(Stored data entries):
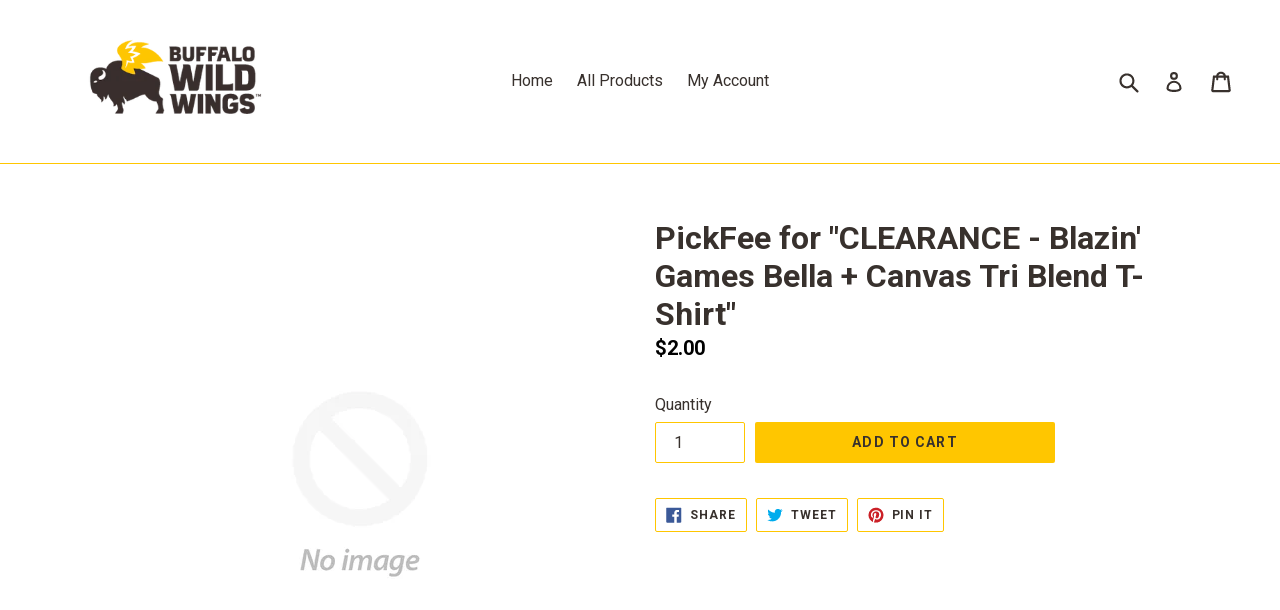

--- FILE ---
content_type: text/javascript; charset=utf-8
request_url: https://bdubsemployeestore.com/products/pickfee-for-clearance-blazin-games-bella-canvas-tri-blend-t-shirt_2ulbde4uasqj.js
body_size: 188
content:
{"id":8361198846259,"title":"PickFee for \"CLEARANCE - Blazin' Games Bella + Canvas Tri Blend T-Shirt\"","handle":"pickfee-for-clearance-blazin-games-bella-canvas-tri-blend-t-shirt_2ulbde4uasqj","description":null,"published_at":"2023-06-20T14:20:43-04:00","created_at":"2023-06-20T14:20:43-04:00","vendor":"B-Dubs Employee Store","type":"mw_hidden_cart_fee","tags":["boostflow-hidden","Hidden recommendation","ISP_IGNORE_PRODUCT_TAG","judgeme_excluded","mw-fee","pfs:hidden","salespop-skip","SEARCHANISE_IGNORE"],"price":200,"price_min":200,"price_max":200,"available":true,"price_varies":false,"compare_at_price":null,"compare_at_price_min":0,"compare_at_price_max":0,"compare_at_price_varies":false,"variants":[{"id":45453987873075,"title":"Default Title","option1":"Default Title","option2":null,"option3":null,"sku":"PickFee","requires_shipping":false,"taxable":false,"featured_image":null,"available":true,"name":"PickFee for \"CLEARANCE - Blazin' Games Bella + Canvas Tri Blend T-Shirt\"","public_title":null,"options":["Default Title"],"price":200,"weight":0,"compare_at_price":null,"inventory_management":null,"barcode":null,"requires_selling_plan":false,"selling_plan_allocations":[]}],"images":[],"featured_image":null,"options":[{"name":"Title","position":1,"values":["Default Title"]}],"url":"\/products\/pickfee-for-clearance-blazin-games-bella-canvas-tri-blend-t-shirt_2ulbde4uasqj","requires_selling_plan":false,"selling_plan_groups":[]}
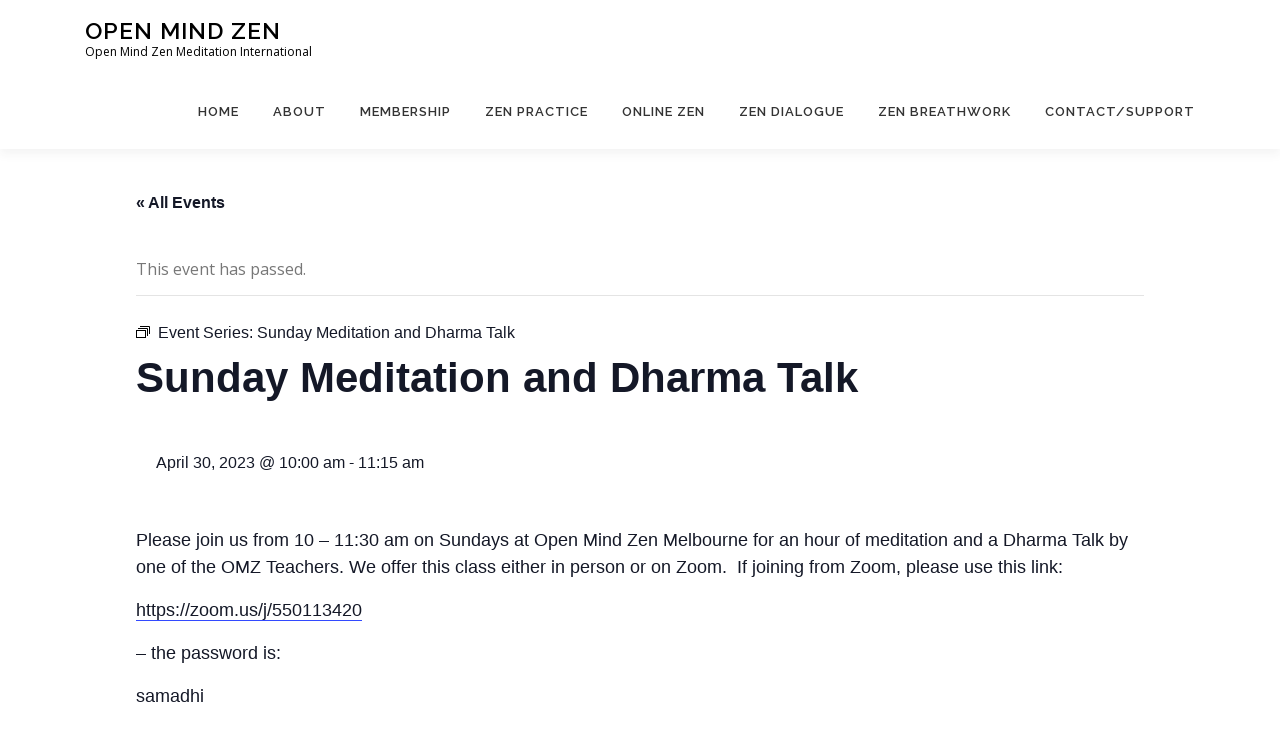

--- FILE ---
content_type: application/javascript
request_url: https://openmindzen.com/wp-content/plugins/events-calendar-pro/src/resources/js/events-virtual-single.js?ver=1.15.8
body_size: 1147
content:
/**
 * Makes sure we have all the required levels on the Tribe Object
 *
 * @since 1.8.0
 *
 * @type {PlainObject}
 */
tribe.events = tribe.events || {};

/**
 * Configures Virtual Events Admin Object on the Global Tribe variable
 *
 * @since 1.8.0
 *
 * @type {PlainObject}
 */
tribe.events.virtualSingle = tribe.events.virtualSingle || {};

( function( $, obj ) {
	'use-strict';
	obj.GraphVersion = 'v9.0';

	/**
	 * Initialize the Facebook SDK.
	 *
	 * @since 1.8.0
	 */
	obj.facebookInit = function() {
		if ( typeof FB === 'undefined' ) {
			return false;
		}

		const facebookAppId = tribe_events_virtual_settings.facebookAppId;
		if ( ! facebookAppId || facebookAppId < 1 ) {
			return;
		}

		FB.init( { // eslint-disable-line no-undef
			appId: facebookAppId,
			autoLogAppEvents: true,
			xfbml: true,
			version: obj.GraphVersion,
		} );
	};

(TASK PROMPT): Read through the entries, then copy every line where the string "javascript" is found.

(EXPECTED ANSWER):
content_type: text/javascript; charset=utf-8
content_type: application/javascript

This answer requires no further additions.